Scott explains her discovery of her asexual identity in this story, and its relationship with her blindness. She explains that she was always the last of her friends to achieve life milestones, and how as an impressionable teenager she had many insecurities and wanted to fit in with her friends. She was surrounded in her teenage years by other disabled people, and her insecurities about her appearance were amplified by her friends’ ideas of what the ideal woman was like. She explores her lack of interest in men and how throughout her life she has felt indifferent about sex. Many of her experiences with men that she recalls consist of groping and sexual harassment, and as she grew older she has felt more anxiety about explaining her life choices: to not be married, have kids, be sexual with other people.
She details her discovery of pleasuring herself and the term asexual. She had a conversation with a classmate who said, “disabled people are either asexual or hypersexual” (126), and at first she was taken aback by the blatant ableism in this discussion. Later, she did more research about asexuality and realized that she had the wrong idea in her head about what asexuality was. Now she uses the term and has talk some friends and family about her identity.
At the end she explains her happiness with her independent life. That she is at grad school and many of her friends have taken different paths in life. At the end she explains, “The thought of sex is still uninteresting to me, the thought of having kids is still unpaltable to me, and still, all the time, learning what it is to be a woman, with all that this entails. I look forward to what happens next. And every day I’m still smiling.” (128)

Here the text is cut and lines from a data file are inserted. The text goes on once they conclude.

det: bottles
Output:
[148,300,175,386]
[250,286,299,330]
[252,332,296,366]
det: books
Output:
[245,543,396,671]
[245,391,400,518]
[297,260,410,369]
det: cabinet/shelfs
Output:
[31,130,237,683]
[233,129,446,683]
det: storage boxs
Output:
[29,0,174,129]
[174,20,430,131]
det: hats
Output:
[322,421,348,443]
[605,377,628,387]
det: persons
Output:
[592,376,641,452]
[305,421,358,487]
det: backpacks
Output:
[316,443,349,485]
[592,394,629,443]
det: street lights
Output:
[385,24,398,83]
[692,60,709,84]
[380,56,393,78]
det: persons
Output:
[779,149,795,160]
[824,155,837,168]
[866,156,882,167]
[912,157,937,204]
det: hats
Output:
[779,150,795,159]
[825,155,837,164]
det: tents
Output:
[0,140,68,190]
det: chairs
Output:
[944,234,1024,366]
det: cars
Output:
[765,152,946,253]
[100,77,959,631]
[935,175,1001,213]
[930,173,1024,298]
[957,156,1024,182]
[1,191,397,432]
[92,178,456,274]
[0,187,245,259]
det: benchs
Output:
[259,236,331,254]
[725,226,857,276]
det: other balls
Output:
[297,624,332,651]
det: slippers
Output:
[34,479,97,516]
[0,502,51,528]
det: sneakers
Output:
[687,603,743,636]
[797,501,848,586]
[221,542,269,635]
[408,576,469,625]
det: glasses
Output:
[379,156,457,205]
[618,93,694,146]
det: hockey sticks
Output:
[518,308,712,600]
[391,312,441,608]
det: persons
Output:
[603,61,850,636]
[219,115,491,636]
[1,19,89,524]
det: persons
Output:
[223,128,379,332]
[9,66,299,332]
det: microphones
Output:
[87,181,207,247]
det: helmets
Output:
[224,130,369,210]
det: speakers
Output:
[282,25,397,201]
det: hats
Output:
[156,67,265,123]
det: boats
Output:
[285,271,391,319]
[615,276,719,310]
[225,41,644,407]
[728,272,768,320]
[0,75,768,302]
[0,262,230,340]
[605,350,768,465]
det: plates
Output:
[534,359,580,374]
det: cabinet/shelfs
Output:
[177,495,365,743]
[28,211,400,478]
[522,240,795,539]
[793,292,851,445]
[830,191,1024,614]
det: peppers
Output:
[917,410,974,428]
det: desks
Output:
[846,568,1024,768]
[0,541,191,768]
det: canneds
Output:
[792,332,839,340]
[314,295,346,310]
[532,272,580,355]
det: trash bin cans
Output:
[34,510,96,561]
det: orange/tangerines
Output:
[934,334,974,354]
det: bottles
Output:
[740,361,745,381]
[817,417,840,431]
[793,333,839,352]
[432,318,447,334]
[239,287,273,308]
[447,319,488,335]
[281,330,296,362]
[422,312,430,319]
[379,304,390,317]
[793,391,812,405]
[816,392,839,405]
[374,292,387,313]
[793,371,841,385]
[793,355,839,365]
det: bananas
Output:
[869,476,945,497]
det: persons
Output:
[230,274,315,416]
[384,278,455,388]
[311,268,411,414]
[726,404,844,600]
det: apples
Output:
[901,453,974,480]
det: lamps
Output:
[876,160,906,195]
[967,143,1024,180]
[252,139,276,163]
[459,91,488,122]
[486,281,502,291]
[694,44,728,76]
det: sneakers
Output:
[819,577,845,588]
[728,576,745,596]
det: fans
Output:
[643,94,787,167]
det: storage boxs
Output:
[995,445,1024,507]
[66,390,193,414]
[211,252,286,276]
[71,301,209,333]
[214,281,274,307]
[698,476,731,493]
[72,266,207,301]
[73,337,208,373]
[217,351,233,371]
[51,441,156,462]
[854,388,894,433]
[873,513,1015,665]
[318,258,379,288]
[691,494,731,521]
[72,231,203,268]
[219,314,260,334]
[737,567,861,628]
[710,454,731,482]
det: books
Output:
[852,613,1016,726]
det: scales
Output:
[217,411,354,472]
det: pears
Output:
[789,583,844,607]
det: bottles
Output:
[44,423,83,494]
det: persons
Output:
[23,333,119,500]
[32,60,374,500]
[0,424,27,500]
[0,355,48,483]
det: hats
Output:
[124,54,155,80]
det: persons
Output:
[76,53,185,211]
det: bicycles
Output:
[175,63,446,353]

There is a lot in Scott’s writing about the connections between disability and asexuality, which I found overlapped with a lot of what the keywords reading also talked about, that queerness and disability often go hand in hand. Howveer, what Scott and many other people in the asexual and disabled communities often points out, the two occur on their own. There is intersectionality to these communities, but they are not one in the same. Scott even discusses this, that she, “ couldn’t bear it if [her] sexuality ended up being determined by disability” (127) Asexuality could often be misdiagnosed as hypoactive sexual desire disorder, and many people on the autism spectrum also face a lot of stigma by often automatically being labelled as asexual. I’ve found too that in the asexual community there was at one point an effort to disconnect asexuality from disorder, but there was also quickly push back against this as asexual people realized that there was overlap in the communities and to try to fully separate them was to disregard disabled asexuals.
Asexuality is very fluid, with different people falling into different levels of attraction, both sexual and romantic, so seeing Scott’s own detailed account of her relationship with her sexuality was very eye opening to me. And I am glad that she as a disabled asexual has written about her relationship between these two identities.